Shaka conquered the entire clans of the Zulu Bantu and extended his territory beyond the Zulu boundaries. Nandi (Shaka’s mother) had conceived before official recognition as the chief's wife, and her obvious pregnancy was unconvincingly dismissed as affliction by an intestinal beetle known in Zulu medical circles as “shaka”. That was how he got his name upon his birth in 1787. 

For this reason, his father's eldest son from the other woman denied Shaka heir to the Zulu throne. But when Shaka had orchestrated the murder of his younger brother and legitimate heir to the Zulu throne, Dingiswayo sent a military force to assist Shaka seize the chieftainship.
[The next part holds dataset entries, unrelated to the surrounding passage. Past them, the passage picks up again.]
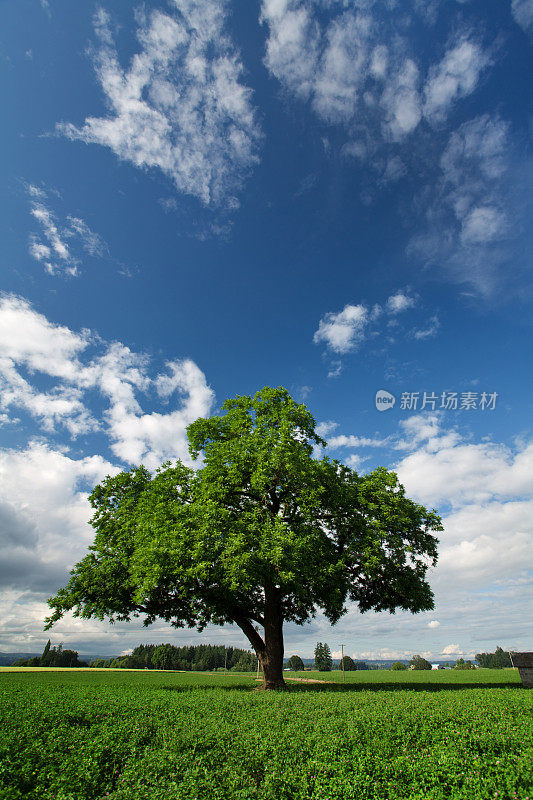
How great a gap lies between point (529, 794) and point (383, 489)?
19383 mm

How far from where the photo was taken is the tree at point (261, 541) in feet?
67.4

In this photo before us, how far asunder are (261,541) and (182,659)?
459 feet

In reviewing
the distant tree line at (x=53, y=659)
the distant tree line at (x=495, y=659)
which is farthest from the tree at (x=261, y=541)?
the distant tree line at (x=495, y=659)

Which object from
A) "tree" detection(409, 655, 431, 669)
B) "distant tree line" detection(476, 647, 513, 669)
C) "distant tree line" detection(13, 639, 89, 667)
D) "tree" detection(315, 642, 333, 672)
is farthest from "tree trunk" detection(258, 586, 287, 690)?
"distant tree line" detection(476, 647, 513, 669)

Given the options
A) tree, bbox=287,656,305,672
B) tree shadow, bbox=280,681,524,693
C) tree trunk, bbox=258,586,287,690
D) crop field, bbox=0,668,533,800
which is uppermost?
tree trunk, bbox=258,586,287,690

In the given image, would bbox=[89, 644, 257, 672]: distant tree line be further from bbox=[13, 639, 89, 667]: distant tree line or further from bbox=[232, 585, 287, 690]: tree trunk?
bbox=[232, 585, 287, 690]: tree trunk

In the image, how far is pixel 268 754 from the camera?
8234mm

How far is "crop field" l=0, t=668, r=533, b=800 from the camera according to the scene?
6.95 meters

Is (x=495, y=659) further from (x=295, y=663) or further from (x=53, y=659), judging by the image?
(x=53, y=659)

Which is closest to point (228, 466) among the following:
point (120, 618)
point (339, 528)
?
point (339, 528)

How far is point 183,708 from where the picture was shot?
13.2 metres

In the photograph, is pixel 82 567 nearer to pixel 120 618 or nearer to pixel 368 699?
pixel 120 618

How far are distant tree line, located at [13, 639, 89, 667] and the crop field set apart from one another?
10790cm

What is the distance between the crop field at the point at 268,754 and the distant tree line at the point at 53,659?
354 feet
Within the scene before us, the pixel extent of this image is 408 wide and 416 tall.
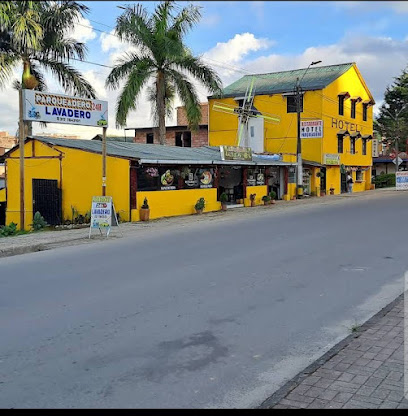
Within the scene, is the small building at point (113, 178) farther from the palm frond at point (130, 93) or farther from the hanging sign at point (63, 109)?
the palm frond at point (130, 93)

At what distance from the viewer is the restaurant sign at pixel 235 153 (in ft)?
83.8

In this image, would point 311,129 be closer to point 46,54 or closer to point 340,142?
point 340,142

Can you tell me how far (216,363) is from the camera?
488 cm

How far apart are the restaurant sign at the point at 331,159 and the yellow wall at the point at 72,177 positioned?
2257 cm

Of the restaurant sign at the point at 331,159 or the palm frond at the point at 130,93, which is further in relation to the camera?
the restaurant sign at the point at 331,159

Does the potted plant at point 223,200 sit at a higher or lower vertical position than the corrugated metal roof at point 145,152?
lower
The young leader justified his overlord's patronage with regional military successes against the Mthethwa's enemies, but when that state was overrun and Dingiswayo assassinated, Shaka Zulu found himself the sole object of Ndwandwe battle plans.
                           


Shaka did not allow Europeans entry into Zulu as he had fought them relentlessly. But, after the conspiracy that led to his injury, he gave them a trial opportunity to prove the efficacy of the Whiteman’s medicine. When Shaka died in 1828, Europeans beclouded his subjects and forced them into imperialism.